**Ziel der Aufgabe:** Führe den Lesetext über Reisemängel und Minderung im Anschluss an seinen letzten Satz weiter.

**Lesetext:**
______________________________

Die Folge der berechtigten Selbstabhilfe ist die Erstattung der erforderlichen Aufwendungen. Hierunter fallen beispielsweise die Mehrkosten, die durch das Ersatzhotel, den Ersatzflug oder Telefonkosten entstanden sind.
Falls keine Belege vorhanden sind, ist die Höhe des Aufwendungsersatzes zu schätzen. In jedem Falle müssen die Aufwendungen aber erforderlich sein. Nur wenn eine gleichwertige Leistung nicht erreicht werden kann, es sind z.B. alle Hotels einer bestimmten Kategorie ausgebucht, können auch die Kosten für eine höherwertige Leistung verlangt werden. Dabei ist aber sehr zurückhaltend vorzugehen, da in jedem Fall der Grundsatz der Schadensminderungspflicht zu beachten ist.
Daneben kann unter Umständen Schadenersatz gefordert werden, falls weder der Reisende, noch ein Dritter den Mangel verursacht hat und auch keine unvermeidbaren, außergewöhnlichen Umstände vorliegen. Dabei kommt z.B. ein Anspruch wegen nutzlos aufgewendeter Urlaubszeit in Betracht.Ein Anspruch auf Minderung oder Kündigung entfällt dagegen nach erfolgreicher Abhilfe.
Minderung
Der Minderungsanspruch setzt einen Mangel voraus. Darüber hinaus muss der Mangel angezeigt werden, es sei denn die Anzeige ist entbehrlich. Das ist z.B. dann der Fall, wenn der Reiseveranstalter den Mangel zweifelsfrei kennt.
Adressat der Mangelanzeige ist, wie bei der Abhilfe die angegebene Stelle oder der örtlichen Reiseleiter oder der Veranstalter selbst.
Unterlässt der Reisende schuldhaft die Mängelanzeige, entfällt der Minderungsanspruch bezüglich nicht angezeigter Mängel vollumfänglich.

______________________________

Datensätze mit szenenbezogenen Fragen
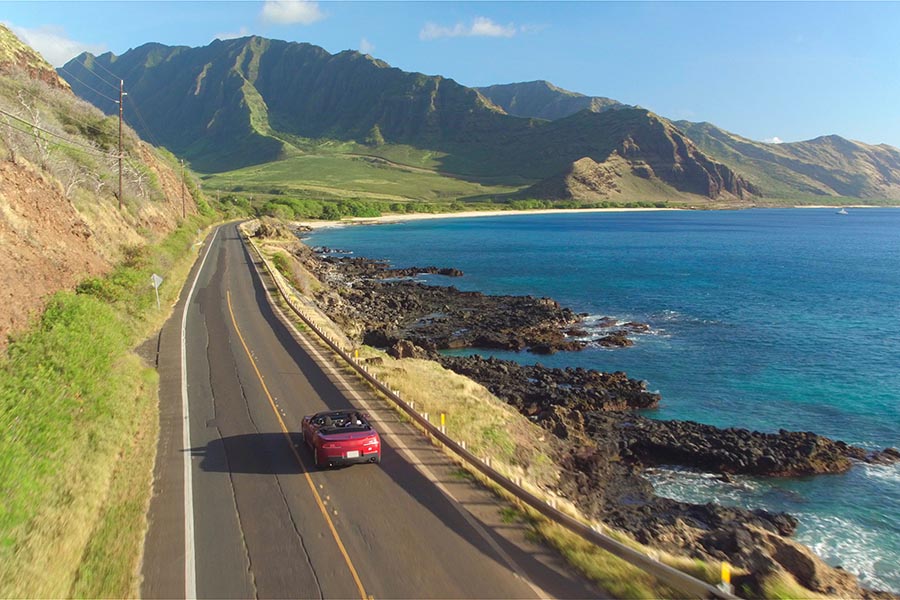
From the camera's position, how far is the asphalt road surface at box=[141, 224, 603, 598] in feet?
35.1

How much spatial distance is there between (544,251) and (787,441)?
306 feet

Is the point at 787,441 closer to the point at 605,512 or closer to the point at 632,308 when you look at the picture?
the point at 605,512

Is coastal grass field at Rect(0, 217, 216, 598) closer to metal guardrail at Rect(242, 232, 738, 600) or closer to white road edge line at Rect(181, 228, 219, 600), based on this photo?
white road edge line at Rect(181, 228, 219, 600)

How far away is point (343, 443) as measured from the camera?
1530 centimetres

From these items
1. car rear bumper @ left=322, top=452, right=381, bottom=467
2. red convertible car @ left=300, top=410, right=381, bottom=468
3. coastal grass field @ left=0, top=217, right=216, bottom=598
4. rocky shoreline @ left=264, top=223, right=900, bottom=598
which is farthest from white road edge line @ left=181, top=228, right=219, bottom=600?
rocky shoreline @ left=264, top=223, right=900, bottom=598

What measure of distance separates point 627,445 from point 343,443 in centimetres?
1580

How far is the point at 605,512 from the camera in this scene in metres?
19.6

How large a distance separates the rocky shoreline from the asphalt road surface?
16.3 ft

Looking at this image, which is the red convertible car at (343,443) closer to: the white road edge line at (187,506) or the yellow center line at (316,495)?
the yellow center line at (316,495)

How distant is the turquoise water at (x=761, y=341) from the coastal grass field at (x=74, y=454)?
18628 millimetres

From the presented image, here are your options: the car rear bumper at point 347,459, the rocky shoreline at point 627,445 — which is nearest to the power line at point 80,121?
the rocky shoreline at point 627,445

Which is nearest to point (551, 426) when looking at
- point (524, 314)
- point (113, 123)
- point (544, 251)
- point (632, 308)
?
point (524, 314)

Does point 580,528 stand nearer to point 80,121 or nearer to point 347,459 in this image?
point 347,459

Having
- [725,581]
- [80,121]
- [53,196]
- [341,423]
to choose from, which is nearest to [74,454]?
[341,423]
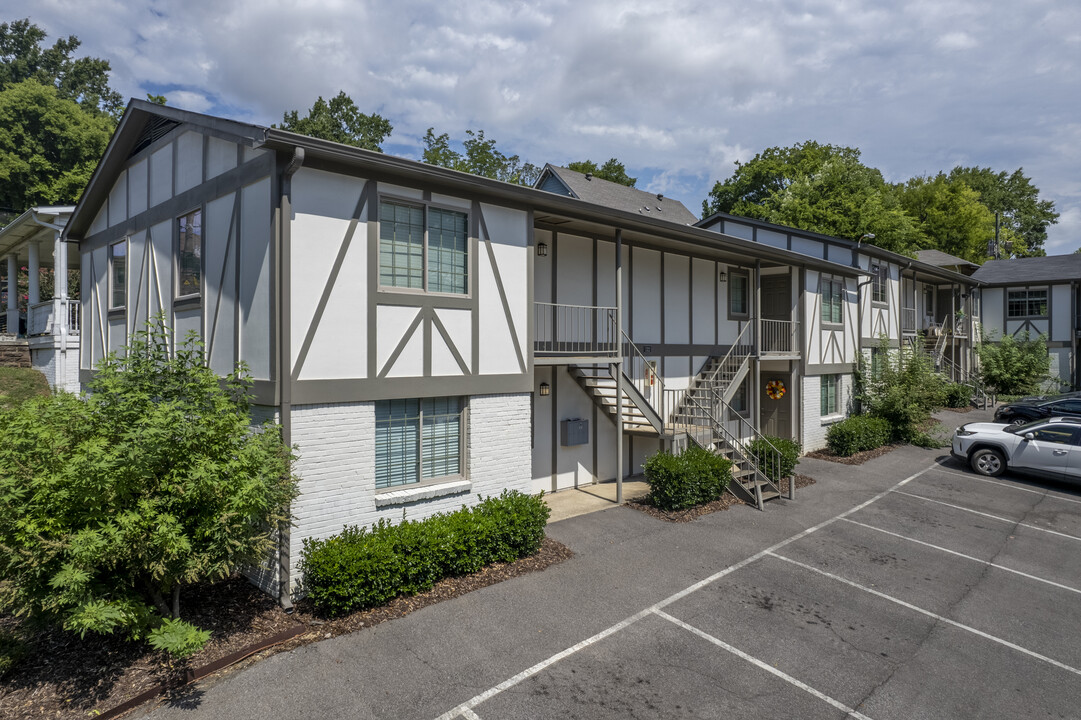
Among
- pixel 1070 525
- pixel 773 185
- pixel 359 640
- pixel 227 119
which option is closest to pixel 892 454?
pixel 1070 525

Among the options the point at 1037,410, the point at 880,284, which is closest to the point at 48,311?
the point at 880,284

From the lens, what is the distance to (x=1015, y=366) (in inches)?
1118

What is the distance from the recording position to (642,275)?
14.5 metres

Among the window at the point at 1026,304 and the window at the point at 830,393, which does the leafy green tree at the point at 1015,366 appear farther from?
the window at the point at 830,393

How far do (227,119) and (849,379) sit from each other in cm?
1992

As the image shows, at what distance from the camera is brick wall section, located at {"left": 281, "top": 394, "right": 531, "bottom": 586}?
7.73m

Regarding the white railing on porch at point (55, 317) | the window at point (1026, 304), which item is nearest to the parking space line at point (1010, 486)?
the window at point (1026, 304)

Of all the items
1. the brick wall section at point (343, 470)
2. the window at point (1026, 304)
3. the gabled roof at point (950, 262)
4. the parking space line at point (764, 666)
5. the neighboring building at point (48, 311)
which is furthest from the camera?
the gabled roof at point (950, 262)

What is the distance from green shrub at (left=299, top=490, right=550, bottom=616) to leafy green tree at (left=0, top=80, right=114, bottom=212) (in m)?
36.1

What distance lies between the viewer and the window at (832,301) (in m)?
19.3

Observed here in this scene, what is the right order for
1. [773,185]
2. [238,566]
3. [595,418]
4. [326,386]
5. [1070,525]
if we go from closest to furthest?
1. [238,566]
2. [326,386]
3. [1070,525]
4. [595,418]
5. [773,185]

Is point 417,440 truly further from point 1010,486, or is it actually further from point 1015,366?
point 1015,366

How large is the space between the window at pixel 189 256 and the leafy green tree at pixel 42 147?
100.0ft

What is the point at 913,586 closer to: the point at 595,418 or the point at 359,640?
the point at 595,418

______________________________

**Ergebnis:**
Bei einer verspäteten Anzeige entfällt der Anspruch für die vorherliegende Zeit. Auch wenn das Gesetz keinen konkreten Zeitpunkt für die Anzeige vorschreibt, besteht die Pflicht, den Reisemangel unverzüglich nach dessen Feststellung anzuzeigen..
Hat der Reisende den bestehenden Mangel rechtzeitig angezeigt, hat er einen gesetzlichen Anspruch auf anteilige Rückerstattung des Reisepreises. Dieser Anspruch ist verschuldensunabhängig.
Die Reisepreisminderung tritt nur für die Zeitdauer des Mangels ein. Falls der Reisemangel die Reise so sehr beeinträchtigt, dass sich die gesamte Reise als nutzlos erweist, kann der Reisepreis im Einzelfall sogar komplett gemindert sein.
Kündigung wegen Mangels
Voraussetzung für die Kündigung aufgrund eines Reisemangel ist nicht nur das Vorliegen eines Mangels, sondern auch eine erhebliche Beeinträchtigung der Reise. Ein solcher Fall liegt vor, wenn der Mangel ein besonderes Gewicht hat und die Reise als Ganzes entwertet. Maßgebend ist eine Gesamtwürdigung aller Umstände. Zu berücksichtigen sind dabei der Zweck und die konkrete Ausgestaltung der Reise sowie die Art und der Dauer der Beeinträchtigung.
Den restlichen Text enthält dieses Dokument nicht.